Tasks covered include data condensation, feature selection, case generation, clustering/classification, and rule generation and evaluation.

This volume presents various theories, methodologies, and algorithms, using. I really recommend this one. Data Mining: Practical Machine Learning Tools and Techniques.

It seems the cover changed I have the green version with a chameleon. Anyway I was a total noob on Data Mining and ML before that book (still am I just ha. Matrix Methods in Data Mining and Pattern Recognition - Ebook written by Lars Elden. Read this book using Google Play Books app on your PC, android, iOS devices.

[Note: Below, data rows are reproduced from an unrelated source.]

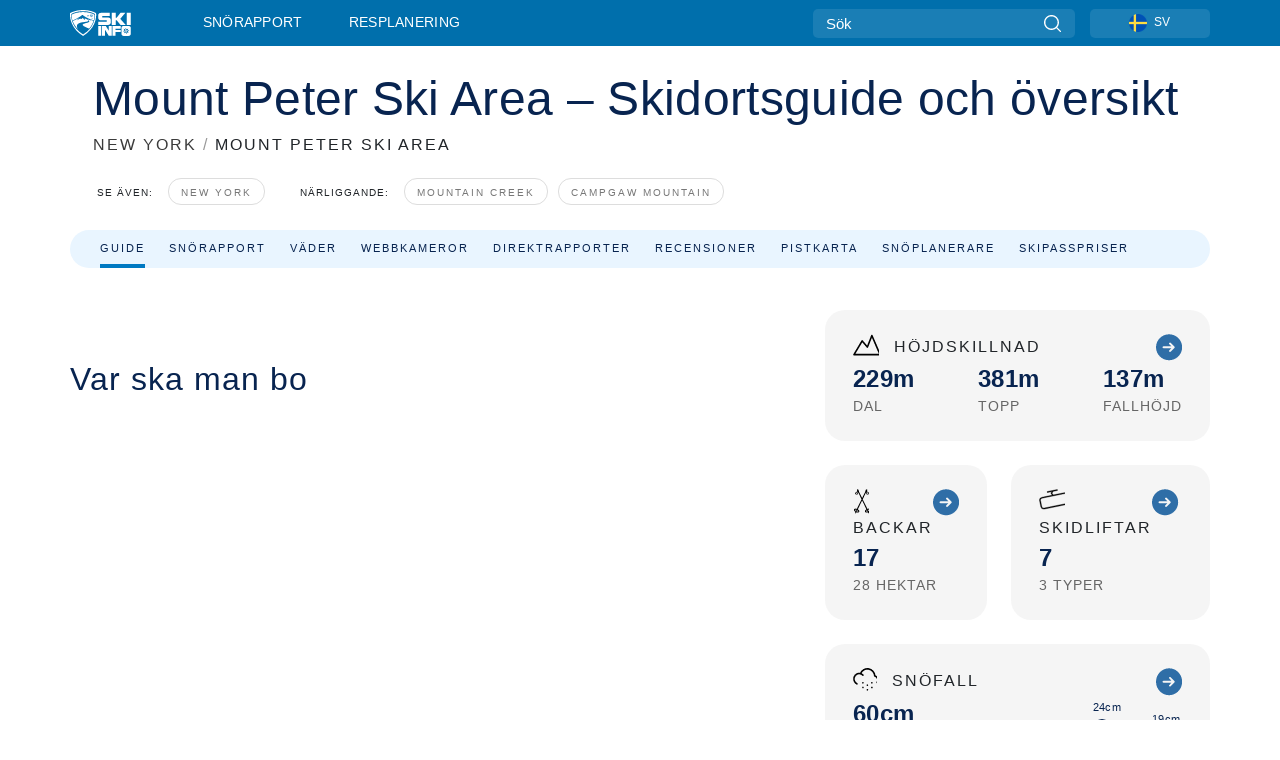

--- FILE ---
content_type: text/javascript
request_url: https://nextjs.onthesnow.com/_next/static/2.8.16_sv-SE/_buildManifest.js
body_size: 2113
content:
self.__BUILD_MANIFEST=function(s,e,c,t,a,r,i,o,n,b,d,g,k,f,u,p,h,j,l,m,w,_,v,y,D,I,S,B,F,A,E,G,L,M,N,T,U,C){return{__rewrites:{afterFiles:[],beforeFiles:[],fallback:[]},"/":[o,e,s,c,t,n,b,f,j,a,r,i,d,h,m,_,v,A,E,"static/chunks/pages/index-90b8acc4bdff2e2a.js"],"/404":[e,s,c,t,a,r,i,"static/css/26f57684ad404344.css","static/chunks/pages/404-068f29c6d938c38c.js"],"/GlobalDocumentStyles":["static/chunks/pages/GlobalDocumentStyles-e95aee0745308ba6.js"],"/_error":["static/chunks/pages/_error-018934124abec822.js"],"/nearby-resorts":[e,s,c,t,b,a,r,i,d,g,k,w,"static/css/5e895261965abe40.css","static/chunks/pages/nearby-resorts-0211fd07ab7e7b7d.js"],"/sitemap":[e,s,c,t,a,r,i,"static/css/6dc928ed100ccc37.css","static/chunks/pages/sitemap-ab74427d62621fa6.js"],"/skidort":[o,e,s,c,t,n,b,f,j,a,r,i,d,g,k,_,v,G,"static/css/f879f41223a87763.css","static/chunks/pages/skidort-3353576604cb5503.js"],"/snorapport":[o,e,s,c,t,n,b,f,j,a,r,i,d,g,k,w,"static/css/ddeebdd73fa7e1f7.css","static/chunks/pages/snorapport-9902a247bf164960.js"],"/status":["static/chunks/pages/status-384fb91e28343f6b.js"],"/unsub":[e,s,c,t,a,r,i,"static/css/464db0d2be5468f0.css","static/chunks/pages/unsub-42de5a74df6e1f56.js"],"/widget":[o,s,n,y,"static/css/aaa869072f1f902c.css","static/chunks/pages/widget-9d1c329c900458c7.js"],"/widget/rate-resort":[o,e,s,c,t,n,f,a,G,"static/css/b513757183e8bd34.css","static/chunks/pages/widget/rate-resort-3f220f128ae66a18.js"],"/winter":[o,e,s,c,t,n,b,f,j,a,r,i,d,h,m,_,v,A,E,"static/chunks/pages/winter-7baac80dd555fee3.js"],"/[region]/boende":[o,e,s,c,t,n,b,f,y,a,r,i,d,g,k,u,p,l,S,"static/css/a1a71743bce66d8b.css","static/chunks/pages/[region]/boende-51a31a09996d10fc.js"],"/[region]/liftkort":[o,e,s,c,t,n,b,f,D,a,r,i,d,g,k,u,p,l,L,"static/css/e3dc222c2470e6e2.css","static/chunks/pages/[region]/liftkort-3dd8e12708e353df.js"],"/[region]/oppna-skidorter":[o,e,s,c,t,n,b,f,a,r,i,d,g,k,u,p,l,w,B,M,N,"static/chunks/pages/[region]/oppna-skidorter-77d7ec7ed8a32c0e.js"],"/[region]/oppningsdatum-for-skidorter":[o,e,s,c,t,n,b,f,D,a,r,i,d,g,k,u,p,l,L,"static/css/8298e6d39f92e19d.css","static/chunks/pages/[region]/oppningsdatum-for-skidorter-3be5286f190f1875.js"],"/[region]/sasongsavslutning-for-skidorter":[o,e,s,c,t,n,b,f,a,r,i,d,g,k,u,p,l,w,B,M,N,"static/chunks/pages/[region]/sasongsavslutning-for-skidorter-5848ab8c325c099a.js"],"/[region]/skidorter":[o,e,s,c,t,n,b,f,j,a,r,i,d,g,k,u,p,h,l,_,v,"static/css/f356d4c38e6509cb.css","static/chunks/pages/[region]/skidorter-ee793080927ac46c.js"],"/[region]/snorapport":[o,e,s,c,t,n,b,f,a,r,i,d,g,k,u,p,l,m,w,I,B,"static/css/36940db07f5ad868.css","static/chunks/pages/[region]/snorapport-9ea342f5b922c5e8.js"],"/[region]/webbkamera":[o,e,s,c,t,n,b,f,a,r,i,d,g,k,u,p,l,m,"static/css/b397ce31746f6f37.css","static/chunks/pages/[region]/webbkamera-09ee6ed0887cfd10.js"],"/[region]/[resort]/boende":[o,e,s,c,t,n,b,f,y,a,r,i,d,g,k,u,p,h,S,"static/css/e35b1f5c1a9c36d9.css","static/chunks/pages/[region]/[resort]/boende-10d24b887dbf3872.js"],"/[region]/[resort]/boka-resor":[o,e,s,c,t,n,b,a,r,i,d,g,k,u,"static/css/ce0f2f9c797cb6b6.css","static/chunks/pages/[region]/[resort]/boka-resor-32691e0c1f9fd330.js"],"/[region]/[resort]/liftkort":[o,e,s,c,t,n,b,f,a,r,i,d,g,k,u,p,"static/css/da75065e530d42b0.css","static/chunks/pages/[region]/[resort]/liftkort-a9809c57cd4c573c.js"],"/[region]/[resort]/lodging-inapp":[o,e,s,c,t,n,b,a,r,i,d,g,k,u,"static/css/bd8281edc52b4252.css","static/chunks/pages/[region]/[resort]/lodging-inapp-34267aae3d8f55ae.js"],"/[region]/[resort]/pistkarta":[o,e,s,c,t,n,b,f,a,r,i,d,g,k,u,p,h,I,F,T,"static/css/b6ac3d46bde0f090.css","static/chunks/pages/[region]/[resort]/pistkarta-63c31efbda6f1b0e.js"],"/[region]/[resort]/recensioner":[o,e,s,c,t,n,b,y,a,r,i,d,g,k,u,h,"static/css/99f90a3b9e147570.css","static/chunks/pages/[region]/[resort]/recensioner-f87bda4d4ed2b4b0.js"],"/[region]/[resort]/skidort":[o,e,s,c,t,n,b,f,j,a,r,i,d,g,k,u,p,h,I,S,F,U,C,T,"static/css/ce3532527e931861.css","static/chunks/pages/[region]/[resort]/skidort-5025f5b650cc2f4c.js"],"/[region]/[resort]/skiduthyrning":[o,e,s,c,t,n,b,f,a,r,i,d,g,k,u,p,h,"static/css/3f1f8e372428b4b3.css","static/chunks/pages/[region]/[resort]/skiduthyrning-191afebdb9a271bc.js"],"/[region]/[resort]/snohistorik":[o,e,s,c,t,n,b,f,D,a,r,i,d,g,k,u,p,h,"static/css/a6c2397b2e8ae6bc.css","static/chunks/pages/[region]/[resort]/snohistorik-0f9909059fe53c8f.js"],"/[region]/[resort]/snorapport":[o,e,s,c,t,n,b,f,j,a,r,i,d,g,k,u,p,h,m,I,F,"static/css/9467b82743d3fef0.css","static/chunks/pages/[region]/[resort]/snorapport-f09831cf886d4b31.js"],"/[region]/[resort]/snorapport-recensioner":[o,e,s,c,t,n,b,a,r,i,d,g,k,u,h,"static/css/d19c102a76e694d8.css","static/chunks/pages/[region]/[resort]/snorapport-recensioner-b5dd8552055504d4.js"],"/[region]/[resort]/summer-overview":[o,e,s,c,t,n,b,f,j,a,r,i,d,g,k,u,U,C,"static/css/2b2ea22b513e8914.css","static/chunks/pages/[region]/[resort]/summer-overview-8a0de9475524b634.js"],"/[region]/[resort]/vader":[o,e,s,c,t,n,b,f,D,a,r,i,d,g,k,u,p,h,"static/css/bbeff2243bc511f4.css","static/chunks/pages/[region]/[resort]/vader-052c2ee3031a398f.js"],"/[region]/[resort]/webbkamera":[o,e,s,c,t,n,b,f,j,a,r,i,d,g,k,u,p,h,m,"static/css/8be56b26b3e4bfe7.css","static/chunks/pages/[region]/[resort]/webbkamera-05e049211a63e6c3.js"],sortedPages:["/","/404","/GlobalDocumentStyles","/_app","/_error","/nearby-resorts","/sitemap","/skidort","/snorapport","/status","/unsub","/widget","/widget/rate-resort","/winter","/[region]/boende","/[region]/liftkort","/[region]/oppna-skidorter","/[region]/oppningsdatum-for-skidorter","/[region]/sasongsavslutning-for-skidorter","/[region]/skidorter","/[region]/snorapport","/[region]/webbkamera","/[region]/[resort]/boende","/[region]/[resort]/boka-resor","/[region]/[resort]/liftkort","/[region]/[resort]/lodging-inapp","/[region]/[resort]/pistkarta","/[region]/[resort]/recensioner","/[region]/[resort]/skidort","/[region]/[resort]/skiduthyrning","/[region]/[resort]/snohistorik","/[region]/[resort]/snorapport","/[region]/[resort]/snorapport-recensioner","/[region]/[resort]/summer-overview","/[region]/[resort]/vader","/[region]/[resort]/webbkamera"]}}("static/chunks/9861-1e768c62a1e811b5.js","static/chunks/9669-b100a0bcd7abbd2e.js","static/chunks/4221-2d3eed0b0f8c238c.js","static/chunks/2050-63886329d538a06f.js","static/chunks/1983-fce0c623d0993a71.js","static/css/4de4e3fbe9b82a94.css","static/chunks/2974-570e456ff5fece53.js","static/chunks/fec483df-025b67593f65e72d.js","static/chunks/1605-9dcf4a4be1483119.js","static/chunks/8033-bdfbe0588b213143.js","static/chunks/1994-e496443910856d54.js","static/css/d6715af7501c8f60.css","static/chunks/7796-e38cda8f07e00c24.js","static/chunks/1036-d3fc8e39a0906a4d.js","static/chunks/1-a985990e810aa178.js","static/chunks/2797-46d0091857c07ffa.js","static/chunks/536-6ae1a483c4cd5325.js","static/chunks/9121-5e55d722588176f0.js","static/css/ffdba67e39980a39.css","static/chunks/3066-a9594de9e2ceacde.js","static/chunks/9915-dc9db41e491b543f.js","static/css/5d3e4def4191f677.css","static/chunks/148-0ff1a65960c5b7d9.js","static/chunks/3157-be901a53c672fec4.js","static/chunks/247-f8c3f07f9875f43b.js","static/chunks/7563-72c143de7451e634.js","static/chunks/1654-99efa19d977c92f7.js","static/chunks/6622-11442440c26167d8.js","static/css/ec8ccfa30272f3fd.css","static/css/12b0e5b5088a5b61.css","static/chunks/9125-a2e0457a53eabe5e.js","static/chunks/4086-57fb4a64a161008b.js","static/chunks/417-89fd971ae39188aa.js","static/chunks/5991-d416345f86007858.js","static/css/5aff9cac9013a020.css","static/chunks/4146-2cc4019479673f84.js","static/css/2cf90b43754cf487.css","static/chunks/262-31fef8d944ac0aad.js"),self.__BUILD_MANIFEST_CB&&self.__BUILD_MANIFEST_CB();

Download for offline reading, highlight, bookmark or take notes while you read Matrix Methods in Data Mining and Pattern : Lars Elden. Matrix Methods in Data Mining and Pattern Recognition (Fundamentals of Algorithms) April April Read More.

Author: Matrix Methods in Data Mining and Pattern Recognition (Fundamentals of Algorithms) Computing methodologies. Machine learning This book is the exception that carefully explains one of the fundamental papers of the. Book /2/23 page 8 8 chapter 1 vectors and matrices in data mining and pattern recognition linear algebra, with the emphasis on data mining and pattern recognition pattern recognition, machine learning, and data mining pattern recognition pattern recognition is the study of methods and algorithms for putting data objects into pattern.The book lays the foundations of data analysis, pattern mining, clustering, classification and regression, with a focus on the algorithms and the underlying algebraic, geometric, and probabilistic concepts.

New to this second edition is an entire part devoted to regression methods, including neural networks and deep learning.I am totally new in this field of DataMining and text based pattern recognition. Will really appreciate if anyone could suggest how to go ahead with pattern recognition algorithm from this plain text in my database to provide feed to my separate visual charts API.